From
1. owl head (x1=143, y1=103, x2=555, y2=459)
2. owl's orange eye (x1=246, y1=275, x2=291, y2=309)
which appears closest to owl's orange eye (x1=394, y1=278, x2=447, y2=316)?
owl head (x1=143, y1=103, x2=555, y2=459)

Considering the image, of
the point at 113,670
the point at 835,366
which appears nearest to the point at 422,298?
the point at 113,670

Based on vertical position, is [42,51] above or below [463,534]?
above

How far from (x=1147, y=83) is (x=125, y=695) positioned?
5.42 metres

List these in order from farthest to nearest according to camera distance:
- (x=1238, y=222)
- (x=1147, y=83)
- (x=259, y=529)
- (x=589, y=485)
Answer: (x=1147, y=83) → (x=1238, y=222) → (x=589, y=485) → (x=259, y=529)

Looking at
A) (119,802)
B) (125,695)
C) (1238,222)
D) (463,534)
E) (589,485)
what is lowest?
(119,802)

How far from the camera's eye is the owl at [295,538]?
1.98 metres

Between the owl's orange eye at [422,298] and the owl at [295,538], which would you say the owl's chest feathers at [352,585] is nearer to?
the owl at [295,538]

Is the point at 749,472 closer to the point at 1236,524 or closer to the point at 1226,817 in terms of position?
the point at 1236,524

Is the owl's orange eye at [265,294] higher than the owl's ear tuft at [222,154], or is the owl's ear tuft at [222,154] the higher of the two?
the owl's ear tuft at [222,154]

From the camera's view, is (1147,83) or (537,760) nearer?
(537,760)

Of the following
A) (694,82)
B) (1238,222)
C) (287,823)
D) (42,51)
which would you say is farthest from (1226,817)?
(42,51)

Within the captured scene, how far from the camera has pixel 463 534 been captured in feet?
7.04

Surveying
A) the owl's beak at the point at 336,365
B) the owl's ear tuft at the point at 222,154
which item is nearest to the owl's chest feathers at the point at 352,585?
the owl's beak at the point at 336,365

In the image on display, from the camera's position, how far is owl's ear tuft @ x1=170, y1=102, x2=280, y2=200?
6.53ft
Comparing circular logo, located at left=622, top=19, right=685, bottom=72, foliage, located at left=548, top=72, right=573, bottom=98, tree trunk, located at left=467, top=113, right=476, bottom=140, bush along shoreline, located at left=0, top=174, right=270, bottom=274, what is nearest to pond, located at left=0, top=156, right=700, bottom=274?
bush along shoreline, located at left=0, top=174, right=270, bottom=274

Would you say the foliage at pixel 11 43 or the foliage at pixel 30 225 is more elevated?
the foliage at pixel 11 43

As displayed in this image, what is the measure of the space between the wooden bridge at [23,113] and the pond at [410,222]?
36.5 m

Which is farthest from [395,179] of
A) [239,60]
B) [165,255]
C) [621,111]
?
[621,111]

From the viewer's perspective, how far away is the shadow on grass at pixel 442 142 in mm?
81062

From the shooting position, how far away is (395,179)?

• [THE TASK] Return every one of the records above, reproducing each line character for character.

• [FINAL RESULT]
From
1. owl head (x1=143, y1=103, x2=555, y2=459)
2. owl's orange eye (x1=246, y1=275, x2=291, y2=309)
which appears closest to owl's orange eye (x1=394, y1=278, x2=447, y2=316)?
owl head (x1=143, y1=103, x2=555, y2=459)

Considering the image, of
the point at 113,670
the point at 835,366
which appears nearest to the point at 422,298?
the point at 113,670

Based on vertical position, is [42,51] above or below [463,534]?
above

How far from (x=1147, y=83) is (x=125, y=695) positioned?
5.42 metres

List these in order from farthest to nearest according to camera distance:
- (x=1238, y=222)
- (x=1147, y=83)
- (x=259, y=529)
- (x=589, y=485)
Answer: (x=1147, y=83) → (x=1238, y=222) → (x=589, y=485) → (x=259, y=529)

Looking at
A) (119,802)
B) (125,695)
C) (1238,222)
D) (463,534)
E) (589,485)
what is lowest?
(119,802)

How far from the camera's eye is the owl at [295,538]?
1.98 metres

Between the owl's orange eye at [422,298] and the owl at [295,538], which would you say the owl's chest feathers at [352,585] is nearer to?
the owl at [295,538]

Is the point at 749,472 closer to the point at 1236,524 or closer to the point at 1226,817 in terms of position?
the point at 1236,524

Is the owl's orange eye at [265,294] higher than the owl's ear tuft at [222,154], or is the owl's ear tuft at [222,154] the higher of the two?
the owl's ear tuft at [222,154]

From the camera's view, is (1147,83) or (537,760) nearer?
(537,760)

Of the following
A) (694,82)
B) (1238,222)
C) (287,823)
D) (42,51)
which would you say is farthest from (1226,817)?
(42,51)

Within the captured scene, how far from the camera has pixel 463 534 been captured in feet?
7.04

Surveying
A) the owl's beak at the point at 336,365
B) the owl's ear tuft at the point at 222,154
which item is nearest to the owl's chest feathers at the point at 352,585?
the owl's beak at the point at 336,365

In the image on display, from the camera's position, how far is owl's ear tuft @ x1=170, y1=102, x2=280, y2=200?
6.53ft
Comparing circular logo, located at left=622, top=19, right=685, bottom=72, foliage, located at left=548, top=72, right=573, bottom=98, tree trunk, located at left=467, top=113, right=476, bottom=140, bush along shoreline, located at left=0, top=174, right=270, bottom=274, what is nearest to pond, located at left=0, top=156, right=700, bottom=274?
bush along shoreline, located at left=0, top=174, right=270, bottom=274

Would you say the foliage at pixel 11 43 or the foliage at pixel 30 225 is more elevated?
the foliage at pixel 11 43

As displayed in this image, what is the measure of the space between the wooden bridge at [23,113] and the pond at [410,222]?
36.5 m

Which is farthest from [395,179] of
A) [239,60]
B) [165,255]
C) [621,111]
?
[621,111]

From the viewer's perspective, how far away is the shadow on grass at pixel 442 142 in mm?
81062

From the shooting position, how far away is (395,179)?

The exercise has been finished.